What happens when we remove an object? It depends on which collision resolution strategy from above we are using.
- Separate chaining. In separate chaining, when something is removed, I simply remove it from the linked list. If I were to remove the pepper from my condiments drawer, I would check the sticky note and see that there is salt out in the yard. I would grab the salt and bring it back to the condiments drawer — along with the sticky note affixed to it, which still directs me correctly to the third condiment (now the second one), still sitting in the yard.

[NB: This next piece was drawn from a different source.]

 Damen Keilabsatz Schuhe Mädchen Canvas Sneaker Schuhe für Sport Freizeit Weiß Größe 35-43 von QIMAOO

- Probing. If I throw out my pepper, I run into a problem. When I am looking for salt, I check the condiments drawer, find it empty, and think to myself: “I must not have salt, because if I did have salt, I would have put it here.” There is a simple solution. When I remove the pepper, I put a “dummy object” into the drawer. Now, when I want to find salt, I first see the dummy object, and think: “Something was removed from this location recently. It’s possible it was still here when I put the salt away, and that I went to a backup location to store the salt.” The dummy does not stay in the condiments drawer forever: the next time I want to add a condiment, I can throw the dummy object away, and use the condiments drawer for its intended purpose.
How can I loop through all the objects? Suppose I want to take inventory of every item in my house. I have no other option than to go through every possible storage space and see if there’s something there. This also means that the order in which I encounter objects is somewhat random; it is not the same as the insertion order.
Interestingly, Python 3.6 does, by default, loop through dictionary items in the order that they were inserted. How is this accomplished? In an effort to save space, Python 3.6 dictionaries work like an especially space-conscious homeowner, who has moved into a much smaller house, but keeps a warehouse out back. In the warehouse, items are stored in the order they were acquired; when a new item arrives, it is shelved just after the last one that arrived. The house itself still acts like a hash table, but rather than store the objects themselves in our drawers, we store slips of paper with “warehouse numbers,” telling us where a thing is stored in the warehouse. (This means all of our cupboards can be very, very small.) When we want to loop through the items we own, there is no need to search through cupboards: we can simply go out to the warehouse and look at our items, stored compactly in the order they were added. An interesting exercise for students: how should we handle deletion in this model?
A good metaphor for this kind of teaching, I think, is one that can be extended, and that can be used to frame and think about a host of questions about the data structure in question. Do you have extended metaphors you use in your teaching? I’d love to hear about them!